On the Record with Robbins Geller 

Summer 2017

The Summer 2017 newsletter focuses on several recent developments that will significantly impact institutional investors over the next several years. One involves the Delaware Supreme Courtʼs consideration of a new preclusion rule for shareholder derivative actions. The Delaware Supreme Court will soon issue a determination in In re Wal-Mart Stores, Inc. Delaware Derivative Litigation as to whether a judgment in one shareholder derivative case binds the corporation and its shareholders in other shareholder derivative actions. The court will decide whether subsequent shareholder derivative actions will be precluded by a dismissal of a prior action only if the plaintiff in the first action either defeated a motion to dismiss based on demand futility or the board of directors declined to challenge demand futility. If adopted, this rule would remedy the problem that arose in the high-profile Wal-Mart case where Delaware plaintiffs investigated and developed derivative claims via a books and records request before filing a derivative complaint yet were subsequently barred from pursuing the company’s claims when an earlier filed suit was dismissed in a different court.
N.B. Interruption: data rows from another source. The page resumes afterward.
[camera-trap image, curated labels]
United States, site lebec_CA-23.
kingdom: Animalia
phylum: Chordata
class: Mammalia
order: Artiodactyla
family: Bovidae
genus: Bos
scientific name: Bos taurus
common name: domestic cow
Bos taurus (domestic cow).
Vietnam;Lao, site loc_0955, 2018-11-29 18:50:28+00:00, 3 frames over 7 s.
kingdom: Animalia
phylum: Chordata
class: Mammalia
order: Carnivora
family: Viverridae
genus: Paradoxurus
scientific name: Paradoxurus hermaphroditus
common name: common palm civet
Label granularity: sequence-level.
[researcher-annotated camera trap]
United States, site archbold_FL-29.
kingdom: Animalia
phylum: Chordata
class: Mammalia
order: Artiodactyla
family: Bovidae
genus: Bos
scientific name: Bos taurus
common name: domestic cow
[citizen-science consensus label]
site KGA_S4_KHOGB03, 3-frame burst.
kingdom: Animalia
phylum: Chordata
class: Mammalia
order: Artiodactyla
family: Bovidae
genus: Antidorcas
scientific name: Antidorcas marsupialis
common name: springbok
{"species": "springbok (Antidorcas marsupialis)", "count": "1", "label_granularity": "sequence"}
Another important development occurred earlier this summer when the U.S. Supreme Court clarified the law regarding the three-year repose period in cases alleging violations of the Securities Act of 1933. The Supreme Court concluded in California Public Employees’ Ret. Sys. v. ANZ Securities, Inc. that the commencement of a class action does not satisfy the statute of repose for a subsequent individual action brought by a putative class member who opts out of the class action. The decision resolves a circuit split on the issue and underscores that institutional investors should take steps early on in a securities class action to preserve their individual claims and a future right to opt out. Robbins Geller anticipates the Supreme Court’s decision will be extended to claims brought pursuant to the Securities Exchange Act of 1934 as well.

Robbins Geller attorneys continue to diligently advocate on behalf of investors and consumers around the world. In June, the Firm reached a $52 million settlement on the eve of trial on behalf of Good Technology Corp. shareholders for claims of breach of fiduciary duty relating to that company’s merger with BlackBerry Ltd. Robbins Geller also continues to work with public officials across the country to investigate the opioid pharmaceutical manufacturers and distributors responsible for fraudulent marketing that fostered the country’s devastating opioid crisis. And recently, Robbins Geller’s Appellate Group was responsible for two significant decisions. One decision was a reversal by the Ninth Circuit Court of Appeals of the dismissal of a consumer case against AARP and UnitedHealth alleging violations of California insurance laws. The Firm’s Appellate Group likewise obtained a reversal of the trial courtʼs dismissal of a securities class action brought on behalf of Quality Systems investors.

The Firm’s lawyers were recognized again this year by independent organizations such as the Daily Journal for their extraordinary advocacy in cases such as Household International, a decade-long securities class action that recovered more than $1.5 billion for investors, and the successful prosecution and resolution of a case on behalf of a class of former Trump University students who alleged they were defrauded in connection with their purchase of real estate classes at the now-defunct Trump University.

Robbins Geller is honored to be at the forefront of the fight to protect your rights.